DSL offers a lot of bandwidth to small companies and consumers at phenomenally low rates. A typical DSL customer can receive 1.544-Mbps bandwidth across an ordinary copper telephone line for around $50 per month. That amount of bandwidth has previously only been available to businesses that paid as much as $1,500 per month for T-1 service.

DSL technology sends a digital signal across a traditional twisted-pair copper telephone line. Because the signal is never converted to analog, greater bandwidth is available. Like ISDN, DSL service can carry both voice and data simultaneously. A person can surf the Internet and talk on the phone at the same time. DSL uses a dedicated connection to the Internet.

Upstream and downstream
DSL has separate transmission rates for “upstream” and “downstream” data. A person surfing the Internet will receive large amounts of data “downstream” from the Web site because of the numerous graphics and files. The amount of data sent “upstream” is minimal, because the Internet surfer is only sending mouse clicks or occasional keystrokes. DSL service typically offers upstream rates of 128 Kbps, and downstream rates of 1.544 Mbps. Figure 1 illustrates DSL’s differing rates for upstream and downstream traffic.

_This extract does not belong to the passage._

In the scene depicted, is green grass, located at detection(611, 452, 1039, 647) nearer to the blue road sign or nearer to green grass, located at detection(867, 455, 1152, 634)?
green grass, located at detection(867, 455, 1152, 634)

Figure 1: DSL service uses standard copper telephone wires but can deliver T-1 bandwidth downstream from the carrier.


A DSL customer that wants to use his telephone and computer on the same line must have the signal separated so that the bandwidth can accommodate the phone’s analog signal and the computer’s digital signal.

DSL is available across the United States in most large and mid-size cities. Flashcom, one of the largest DSL providers, offers service for $49 per month. This includes Internet access, and if the customer signs a 24-month term agreement, the equipment is free and installation fees are waived. In Missouri, SBC provides DSL service for $39 a month, or $49 a month with Internet access included. A 12-month term agreement is required with this pricing, and the customer must purchase a “DSL modem” for $198. DSL is a flat-rate service; there are no monthly charges for usage.

Save money with DSL
Besides providing a large amount of bandwidth for Internet usage, DSL can also be used to lower existing telecom costs. A small independent insurance agency in Baltimore, for example, recently signed up for DSL service with a national DSL provider. The service provided a 512-Kbps dedicated connection to the Internet, e-mail, and Web site hosting, and the business could still make analog phone calls over the same line. The business previously paid more than $300 per month for all of these services. See Table 19.1 for a cost comparison of this change.

Cable modems
Cable modems are designed for high-speed Internet connections. Like DSL service, cable modems provide Internet access at different speeds downstream and upstream. The actual bandwidth for Internet connections over a cable line is 27 Mbps downstream and 2.5 Mbps upstream, but the total rate experienced by the end user is normally 1.544 Mbps. That is not too bad, though, considering that today many businesses pay more than $1,000 a month for this amount of bandwidth.

A new cable modem customer needs a service provider and the cable modem itself. Most service providers allow the customer to rent a cable modem; otherwise, the customer must pay around $300 for the device. With Time Warner’s Road Runner service, the subscriber pays a one-time installation fee of $100 and a monthly fee of $40. The monthly fee includes rental of the cable modem and unlimited Internet access. Cable modem users do not pay hourly fees for Internet use.



SONET and DWDM
Three basic types of data networking in use today: dedicated private lines, circuit switching, and packet switching. Specific services that use these technologies include ISDN, frame relay, ATM, and DSL. These services are commonly used by businesses.

Two other data networking technologies bear mentioning here: synchronous optical network (SONET) and dense wave division multiplexing (DWDM). Both SONET and DWDM are technologies used for transmitting data across fiber-optic lines. SONET and DWDM are used within carrier networks and rarely in a customer’s network. A single SONET connection is capable of simultaneously carrying 129,000 conversations.